Partly, I suppose, this comes out of his whole men's-rights schtick about how women are oppressing men, which he recently took to such lengths ("When people talk about 'reproductive freedom,' they generally mean women’s reproductive freedom") that he ticked off his usual fellow traveller [sic] Ann Althouse, leading to a spat and resulting in a rare long Perfesser post full of paranoid gas ("we give women a pass on sexual behavior that would be considered predatory if it were done by males"), whining ("noting the unfairnesses involved, is not 'victimology' — though given how successful women have been in obtaining power via victimology, no one should be surprised if men start to give it a try"), and just plain bullshit ("When Rush Limbaugh suggested that Sandra Fluke should at least pay for her own birth control..."). Someone who actually thinks this way is bound to consider abortion some kind of illegitimate special right because men can't have one.
Roy's perception that I'm Glenn's "usual fellow traveller" is off, but not uncommon. I think this distorted impression has partly come from the comments section, which had become dominated by right-wing voices, perhaps folks who arrived via Instapundit links. Some of these people got very irritable after the same-sex marriage cases came down, and they really couldn't handle my criticism of the "men's reproductive rights" arguments.
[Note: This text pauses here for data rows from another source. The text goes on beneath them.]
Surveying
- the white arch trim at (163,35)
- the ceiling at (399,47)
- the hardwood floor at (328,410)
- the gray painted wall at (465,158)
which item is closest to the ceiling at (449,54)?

Ah, but that's another matter. I'm not going to endlessly discuss why I had to shut off comments on this blog. If anyone wants to argue with me, they can open up their own blog, write their comment there, link to me, and send me the link. I'll interact with them if they write well and say something interesting and not the same old thing that bogged down my comments section. That's essentially what Glenn has done over the years — outsourcing the commenting. The would-be good commenters are to be bloggers themselves, and they need to show their stuff and be linkable, not hop on the high-readership platform that he's built up.

FROM THE EMAIL: Reader A.A. writes:
Sorry you guys had to shut down the playroom. I don't blame you.

I'm no doctrinaire conservative; I'm a libertarian, and share the Professor's views on some of the hot-button issues. But what really rankled me in the last kerfuffle was the tone of misogyny and hatefulness on the part of the usual suspects.

Stuff like:

Women are not essentially honest.

I say this is proof of the superiority of men. We're just better humans, and we vote with our brains.

Do we really expect people who routinely fake orgasms and then brag about it to be honest?

And so on ... and that was just picking out a frew from the first couple screens of the first post about the Slate piece. Things got progressively more vile (and shockingly personal, with attacks on both Meade and Althouse and their first marriages and children).

In all honesty, though I enjoy reading Instapundit, his wife's blog has become a haven for disaffected and angry men, and her book has become a kind of bloody shirt for them to wave. That kind of attitude was what hijacked the commentariat. That viciousness, against women in general and the hosts in particular, kept me away from Althouse until today, and I just wanted to say how very sorry I am that this happened.